Tip #8: Remind gift givers they deserve gifts too. A great way to increase average transaction value (ATV) and units per transaction (UPT) is to entice gift-giving shoppers to purchase well-deserved gifts for themselves. Try promotions like buy one, get one, or add on gift cards for customers to use as they see fit. Try signage that explicitly reminds shoppers to remember themselves during this most wonderful time of the year.
Tip #9: ‘Tis the season, for it’s better to give than to receive. The holidays are an opportunity to bring out the best, both from shoppers and your very own business. Highlight the needs of a local community non-profit organization and hold an in-store event that promotes the cause, including the donation of a percentage of proceeds. It’s a great feel-good way of promoting both the non-profit and your store to the broader community, and it attracts new traffic to your storefront, raising recognition and awareness, and fostering long-term relationships with shoppers.

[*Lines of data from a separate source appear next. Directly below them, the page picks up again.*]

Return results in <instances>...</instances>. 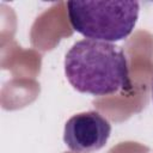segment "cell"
<instances>
[{"label": "cell", "mask_w": 153, "mask_h": 153, "mask_svg": "<svg viewBox=\"0 0 153 153\" xmlns=\"http://www.w3.org/2000/svg\"><path fill=\"white\" fill-rule=\"evenodd\" d=\"M65 74L76 91L92 96L130 87L126 54L110 42L90 38L75 42L66 54Z\"/></svg>", "instance_id": "6da1fadb"}, {"label": "cell", "mask_w": 153, "mask_h": 153, "mask_svg": "<svg viewBox=\"0 0 153 153\" xmlns=\"http://www.w3.org/2000/svg\"><path fill=\"white\" fill-rule=\"evenodd\" d=\"M137 1H68L72 27L90 39L116 42L127 38L139 18Z\"/></svg>", "instance_id": "7a4b0ae2"}, {"label": "cell", "mask_w": 153, "mask_h": 153, "mask_svg": "<svg viewBox=\"0 0 153 153\" xmlns=\"http://www.w3.org/2000/svg\"><path fill=\"white\" fill-rule=\"evenodd\" d=\"M111 134V124L97 111L72 116L65 124L63 141L78 153H92L103 148Z\"/></svg>", "instance_id": "3957f363"}, {"label": "cell", "mask_w": 153, "mask_h": 153, "mask_svg": "<svg viewBox=\"0 0 153 153\" xmlns=\"http://www.w3.org/2000/svg\"><path fill=\"white\" fill-rule=\"evenodd\" d=\"M152 98H153V84H152Z\"/></svg>", "instance_id": "277c9868"}]
</instances>
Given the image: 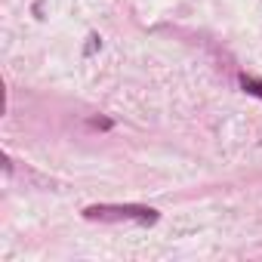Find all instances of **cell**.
I'll list each match as a JSON object with an SVG mask.
<instances>
[{
    "instance_id": "obj_1",
    "label": "cell",
    "mask_w": 262,
    "mask_h": 262,
    "mask_svg": "<svg viewBox=\"0 0 262 262\" xmlns=\"http://www.w3.org/2000/svg\"><path fill=\"white\" fill-rule=\"evenodd\" d=\"M244 86H247L250 93H256V96H262V80H247V77H244Z\"/></svg>"
}]
</instances>
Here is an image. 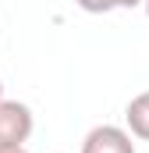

Tip #10: Smile, and don’t forget to have little fun! The holiday season is a huge source of stress for retailers and a great number of their customers as well. It’s important to keep your sense of humor and deliver a surprisingly delightful, magical and memorable shopping experience – after all, it’s likely what attracted you to retail in the first place. The holiday season tends to draw new traffic into stores, and it’s a once-a-year opportunity to make the sort of grand impression that pays off in return visits throughout the rest of the year. Happy holidays, and good luck!